### Source passage

Cover artist: Audrey Benjaminsen

Myna: Tell us about your upcoming novel, Vile Lady Villains! What’s it about? Who are your characters?

Danai: Vile Lady Villains (out on April 02, 2026, in the UK with Penguin Michael Joseph and on May 12, 2026, in the US with Union Square & Co) is in a sense a story about stories. It’s about what would happen if literature’s most stabby queens, Klytemnestra and Lady Macbeth, met in a limbo realm and had to work together to survive. Mostly, it’s about my belief that any act of retelling is an act of rebellion—and about what it means to be a “villain” as a female character, and how we can revisit such characters with a contemporary gaze without trying to instill our contemporary morals on them. It’s also about daggers to the throat as a love language and about aesthetically pleasing cloaks, but I would say these are happy bonuses 🙂

 

Myna: What’s unique about this book?

Danai: I firmly believe that, while every book is unique in the sense that it carries the unique creative spirit of its author, no book happens in a vacuum—we are all building upon the already paved path of other storytellers especially when we’re revisiting “classical” characters. Vile Lady Villains would not have been possible without the labor of all the poets and playwrights and authors across the millennia, from Aeschylus to Shakespeare to contemporary adaptations.

But I do believe, to my knowledge, that it’s unique in being the first traditionally published novel that combines Greek myths and Shakespeare into a sapphic mayhem. And by a Greek author.

 

Myna: When a reader finishes the last word in the book, what emotion will they be feeling?

Danai: I guess that depends on how much they love (or hate!) Shakespeare… But no, seriously, the ending is probably my favorite part of the book; I still get misty-eyed every time I read these last few lines even though I know them by heart by now! Perhaps hope, and defiance—both of these are feelings I’m wishing readers will get to experience after closing this book.

 

Myna: How did this story come about?

Danai: In a way, Vile Lady Villains first came about as a tweet I made in zest back in 2021, when I was still querying my first manuscript and was losing hope traditional publishing would ever be interested in the kind of stories I wanted to tell. (Spoiler alert: I got agented later that month. And then spent three years on submission, before publishing finally got interested in the kind of stories I wanted to tell. Good times.)

But truly, this book has been brewing in me ever since I was a kid. With both my parents being actors, I was raised with Greek drama and Shakespeare monologues, and made to memorize them from way too young an age.

So Klytemnestra and Lady Macbeth had always been favorites of mine, and growing up I started seeing the parallels between their characters, how they were almost an allegory for female ambition and power. And I wanted to write them new adventures—worthy of their villainness, but not limited by it.

 

Myna: Did you find any surprises while writing the story?

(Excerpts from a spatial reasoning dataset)
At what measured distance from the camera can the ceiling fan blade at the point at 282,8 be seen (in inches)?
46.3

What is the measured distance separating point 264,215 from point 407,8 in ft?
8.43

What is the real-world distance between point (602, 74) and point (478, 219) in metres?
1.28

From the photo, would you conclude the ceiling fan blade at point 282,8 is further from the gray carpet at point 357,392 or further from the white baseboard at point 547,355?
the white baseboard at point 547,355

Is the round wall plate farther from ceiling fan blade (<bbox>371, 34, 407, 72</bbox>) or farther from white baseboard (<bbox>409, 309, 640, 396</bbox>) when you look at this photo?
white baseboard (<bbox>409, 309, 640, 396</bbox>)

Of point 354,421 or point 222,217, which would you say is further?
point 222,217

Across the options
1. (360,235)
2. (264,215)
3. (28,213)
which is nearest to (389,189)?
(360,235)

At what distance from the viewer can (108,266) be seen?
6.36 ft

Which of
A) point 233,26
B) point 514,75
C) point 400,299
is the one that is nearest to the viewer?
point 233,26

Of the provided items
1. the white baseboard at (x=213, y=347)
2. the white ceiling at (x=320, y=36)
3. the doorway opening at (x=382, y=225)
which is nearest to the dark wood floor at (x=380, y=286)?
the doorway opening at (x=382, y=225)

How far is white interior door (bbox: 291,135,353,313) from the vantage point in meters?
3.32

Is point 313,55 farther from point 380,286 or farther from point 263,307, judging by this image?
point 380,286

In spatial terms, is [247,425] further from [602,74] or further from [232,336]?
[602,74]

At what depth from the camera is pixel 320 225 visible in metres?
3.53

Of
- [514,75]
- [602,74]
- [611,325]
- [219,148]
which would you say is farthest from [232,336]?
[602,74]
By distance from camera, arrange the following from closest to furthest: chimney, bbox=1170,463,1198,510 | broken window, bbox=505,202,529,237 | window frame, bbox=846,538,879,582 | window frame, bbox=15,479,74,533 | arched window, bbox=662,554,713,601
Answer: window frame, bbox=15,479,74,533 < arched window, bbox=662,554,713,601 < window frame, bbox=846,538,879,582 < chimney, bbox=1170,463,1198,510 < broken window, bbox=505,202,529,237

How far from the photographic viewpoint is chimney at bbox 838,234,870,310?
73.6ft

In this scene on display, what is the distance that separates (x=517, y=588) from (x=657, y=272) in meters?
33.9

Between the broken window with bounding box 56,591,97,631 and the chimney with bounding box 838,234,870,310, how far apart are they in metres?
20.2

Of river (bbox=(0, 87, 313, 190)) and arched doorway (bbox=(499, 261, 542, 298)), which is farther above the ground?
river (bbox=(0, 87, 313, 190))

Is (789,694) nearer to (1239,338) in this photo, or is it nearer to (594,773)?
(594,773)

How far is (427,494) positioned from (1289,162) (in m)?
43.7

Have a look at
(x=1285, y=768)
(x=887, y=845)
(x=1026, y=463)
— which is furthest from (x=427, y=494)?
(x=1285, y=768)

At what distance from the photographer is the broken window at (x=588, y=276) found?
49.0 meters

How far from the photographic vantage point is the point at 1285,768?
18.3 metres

### Exercises
1. Write out the part of the interview from "Myna: What’s unique" to "they be feeling?", word for word.
2. According to the interview, on what date and with which publisher will Vile Lady Villains come out in the US?
You can leave the records aside; they aren't needed here.

### Full solutions
1.
Myna: What’s unique about this book?

Danai: I firmly believe that, while every book is unique in the sense that it carries the unique creative spirit of its author, no book happens in a vacuum—we are all building upon the already paved path of other storytellers especially when we’re revisiting “classical” characters. Vile Lady Villains would not have been possible without the labor of all the poets and playwrights and authors across the millennia, from Aeschylus to Shakespeare to contemporary adaptations.

But I do believe, to my knowledge, that it’s unique in being the first traditionally published novel that combines Greek myths and Shakespeare into a sapphic mayhem. And by a Greek author.

 

Myna: When a reader finishes the last word in the book, what emotion will they be feeling?

2. May 12, 2026, with Union Square & Co.